### Your objective
Please format every line from the one containing "Observing the depicted" through the end of the entries, inclusive, as a Markdown table with the columns "No." and "Line". Number the rows in order and leave out blank lines.

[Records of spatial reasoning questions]
***
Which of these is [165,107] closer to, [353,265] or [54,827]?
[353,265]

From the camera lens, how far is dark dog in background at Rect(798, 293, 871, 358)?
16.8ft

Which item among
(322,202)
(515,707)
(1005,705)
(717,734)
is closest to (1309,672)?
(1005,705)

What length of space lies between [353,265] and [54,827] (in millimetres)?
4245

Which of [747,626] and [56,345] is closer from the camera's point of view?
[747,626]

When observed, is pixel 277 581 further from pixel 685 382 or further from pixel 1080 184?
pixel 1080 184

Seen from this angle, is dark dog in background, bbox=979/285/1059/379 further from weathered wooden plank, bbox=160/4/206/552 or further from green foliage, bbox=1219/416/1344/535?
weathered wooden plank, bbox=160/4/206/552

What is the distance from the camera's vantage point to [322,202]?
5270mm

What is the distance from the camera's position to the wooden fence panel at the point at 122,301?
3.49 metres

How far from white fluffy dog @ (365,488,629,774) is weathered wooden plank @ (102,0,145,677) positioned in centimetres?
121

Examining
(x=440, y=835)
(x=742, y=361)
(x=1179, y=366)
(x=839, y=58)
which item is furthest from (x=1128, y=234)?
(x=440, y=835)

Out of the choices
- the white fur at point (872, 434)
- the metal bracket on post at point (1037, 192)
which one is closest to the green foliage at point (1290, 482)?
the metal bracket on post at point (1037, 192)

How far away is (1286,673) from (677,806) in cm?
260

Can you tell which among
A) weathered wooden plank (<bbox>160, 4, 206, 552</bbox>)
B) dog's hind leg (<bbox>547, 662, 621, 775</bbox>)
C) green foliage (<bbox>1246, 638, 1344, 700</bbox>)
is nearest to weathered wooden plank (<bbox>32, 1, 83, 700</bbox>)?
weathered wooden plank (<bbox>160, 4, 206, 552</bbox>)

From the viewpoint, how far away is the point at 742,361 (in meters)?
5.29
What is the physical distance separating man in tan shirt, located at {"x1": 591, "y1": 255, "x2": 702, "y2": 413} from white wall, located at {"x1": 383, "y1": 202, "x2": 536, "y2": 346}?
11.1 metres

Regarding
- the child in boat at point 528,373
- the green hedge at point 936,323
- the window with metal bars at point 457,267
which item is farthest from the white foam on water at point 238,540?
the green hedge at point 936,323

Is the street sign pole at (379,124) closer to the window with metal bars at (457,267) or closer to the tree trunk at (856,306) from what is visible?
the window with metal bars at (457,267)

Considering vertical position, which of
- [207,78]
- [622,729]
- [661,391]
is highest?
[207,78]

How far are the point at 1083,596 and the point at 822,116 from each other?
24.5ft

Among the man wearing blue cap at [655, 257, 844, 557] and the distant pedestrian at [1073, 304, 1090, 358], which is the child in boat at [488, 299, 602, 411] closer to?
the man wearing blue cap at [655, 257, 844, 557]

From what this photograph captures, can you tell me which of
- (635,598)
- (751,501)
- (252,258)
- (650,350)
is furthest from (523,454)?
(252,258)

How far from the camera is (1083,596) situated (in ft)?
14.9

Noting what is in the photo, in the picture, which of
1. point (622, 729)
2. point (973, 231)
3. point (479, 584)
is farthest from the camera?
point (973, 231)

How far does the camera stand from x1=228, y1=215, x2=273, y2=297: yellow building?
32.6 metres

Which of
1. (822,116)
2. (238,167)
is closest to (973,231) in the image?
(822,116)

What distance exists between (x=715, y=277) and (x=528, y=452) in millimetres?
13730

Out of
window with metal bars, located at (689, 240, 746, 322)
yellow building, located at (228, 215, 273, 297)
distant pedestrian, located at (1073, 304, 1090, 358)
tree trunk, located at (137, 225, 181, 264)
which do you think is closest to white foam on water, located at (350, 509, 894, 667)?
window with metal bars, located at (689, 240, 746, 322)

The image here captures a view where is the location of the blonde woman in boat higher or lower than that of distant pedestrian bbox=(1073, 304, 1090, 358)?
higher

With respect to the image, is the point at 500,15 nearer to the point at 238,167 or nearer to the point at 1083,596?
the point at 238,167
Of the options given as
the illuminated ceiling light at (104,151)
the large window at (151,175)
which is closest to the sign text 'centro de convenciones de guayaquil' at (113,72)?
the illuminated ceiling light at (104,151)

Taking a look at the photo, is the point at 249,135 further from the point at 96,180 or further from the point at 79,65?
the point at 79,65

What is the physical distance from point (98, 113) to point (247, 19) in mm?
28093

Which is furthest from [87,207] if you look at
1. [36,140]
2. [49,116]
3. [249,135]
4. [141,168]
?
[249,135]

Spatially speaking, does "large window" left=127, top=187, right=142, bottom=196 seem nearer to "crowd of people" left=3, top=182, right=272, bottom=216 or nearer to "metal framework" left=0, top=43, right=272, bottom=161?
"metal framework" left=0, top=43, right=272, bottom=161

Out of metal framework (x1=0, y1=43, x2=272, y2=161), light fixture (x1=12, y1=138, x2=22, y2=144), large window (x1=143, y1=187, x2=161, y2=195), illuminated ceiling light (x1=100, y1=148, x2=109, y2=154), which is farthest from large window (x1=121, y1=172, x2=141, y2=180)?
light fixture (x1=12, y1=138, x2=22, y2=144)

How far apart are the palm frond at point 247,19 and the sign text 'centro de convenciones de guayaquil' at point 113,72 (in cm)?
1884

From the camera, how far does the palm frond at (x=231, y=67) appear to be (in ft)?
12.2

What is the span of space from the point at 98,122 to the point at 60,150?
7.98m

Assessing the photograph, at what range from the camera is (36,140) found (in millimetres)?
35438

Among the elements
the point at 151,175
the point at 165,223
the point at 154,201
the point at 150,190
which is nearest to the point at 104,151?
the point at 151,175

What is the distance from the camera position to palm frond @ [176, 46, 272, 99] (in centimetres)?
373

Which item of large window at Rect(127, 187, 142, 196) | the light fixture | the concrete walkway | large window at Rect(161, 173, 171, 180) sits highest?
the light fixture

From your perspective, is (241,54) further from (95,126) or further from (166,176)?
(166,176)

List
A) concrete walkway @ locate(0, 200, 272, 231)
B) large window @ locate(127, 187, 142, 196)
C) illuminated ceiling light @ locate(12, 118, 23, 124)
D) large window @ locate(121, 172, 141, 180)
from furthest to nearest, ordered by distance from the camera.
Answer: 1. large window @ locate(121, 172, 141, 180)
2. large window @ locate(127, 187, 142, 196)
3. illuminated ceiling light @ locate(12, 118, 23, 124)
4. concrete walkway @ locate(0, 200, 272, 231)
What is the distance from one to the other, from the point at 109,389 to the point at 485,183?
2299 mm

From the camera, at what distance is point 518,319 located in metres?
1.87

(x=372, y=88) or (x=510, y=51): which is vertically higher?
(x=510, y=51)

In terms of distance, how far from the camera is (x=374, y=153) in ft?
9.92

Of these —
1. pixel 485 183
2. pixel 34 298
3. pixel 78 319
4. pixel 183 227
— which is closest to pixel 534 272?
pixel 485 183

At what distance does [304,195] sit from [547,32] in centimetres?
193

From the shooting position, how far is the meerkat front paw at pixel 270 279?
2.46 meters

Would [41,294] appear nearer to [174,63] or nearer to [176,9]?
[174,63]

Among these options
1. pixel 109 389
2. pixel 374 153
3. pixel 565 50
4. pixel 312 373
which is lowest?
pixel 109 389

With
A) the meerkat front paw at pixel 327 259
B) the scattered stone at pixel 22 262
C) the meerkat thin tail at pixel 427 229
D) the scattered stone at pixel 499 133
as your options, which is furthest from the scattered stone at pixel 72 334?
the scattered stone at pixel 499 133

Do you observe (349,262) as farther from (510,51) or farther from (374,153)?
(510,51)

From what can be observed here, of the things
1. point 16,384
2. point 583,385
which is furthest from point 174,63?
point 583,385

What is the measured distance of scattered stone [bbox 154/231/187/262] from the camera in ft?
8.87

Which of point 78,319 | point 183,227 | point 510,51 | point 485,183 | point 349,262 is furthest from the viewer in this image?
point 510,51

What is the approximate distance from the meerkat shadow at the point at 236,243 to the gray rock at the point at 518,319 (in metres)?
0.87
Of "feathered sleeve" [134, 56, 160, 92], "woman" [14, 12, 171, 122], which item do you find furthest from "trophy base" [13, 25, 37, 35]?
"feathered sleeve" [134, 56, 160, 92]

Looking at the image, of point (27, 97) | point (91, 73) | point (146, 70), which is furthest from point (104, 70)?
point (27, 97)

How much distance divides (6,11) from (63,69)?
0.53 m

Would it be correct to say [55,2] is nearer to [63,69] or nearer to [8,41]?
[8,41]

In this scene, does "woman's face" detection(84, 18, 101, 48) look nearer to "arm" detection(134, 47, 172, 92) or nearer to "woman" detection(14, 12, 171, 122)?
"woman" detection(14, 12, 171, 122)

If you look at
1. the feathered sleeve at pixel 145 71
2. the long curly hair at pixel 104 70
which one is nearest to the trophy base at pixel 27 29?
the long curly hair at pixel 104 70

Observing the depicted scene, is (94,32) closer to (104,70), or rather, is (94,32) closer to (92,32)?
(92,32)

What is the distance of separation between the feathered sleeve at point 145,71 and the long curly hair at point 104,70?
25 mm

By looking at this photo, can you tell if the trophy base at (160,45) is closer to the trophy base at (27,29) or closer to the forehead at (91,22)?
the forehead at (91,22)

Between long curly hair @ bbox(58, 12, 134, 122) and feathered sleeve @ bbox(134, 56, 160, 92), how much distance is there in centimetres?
***
### Result
| No. | Line |
|---|---|
| 1 | Observing the depicted scene, is (94,32) closer to (104,70), or rather, is (94,32) closer to (92,32)? |
| 2 | (92,32) |
| 3 | What is the distance of separation between the feathered sleeve at point 145,71 and the long curly hair at point 104,70? |
| 4 | 25 mm |
| 5 | By looking at this photo, can you tell if the trophy base at (160,45) is closer to the trophy base at (27,29) or closer to the forehead at (91,22)? |
| 6 | the forehead at (91,22) |
| 7 | Between long curly hair @ bbox(58, 12, 134, 122) and feathered sleeve @ bbox(134, 56, 160, 92), how much distance is there in centimetres? |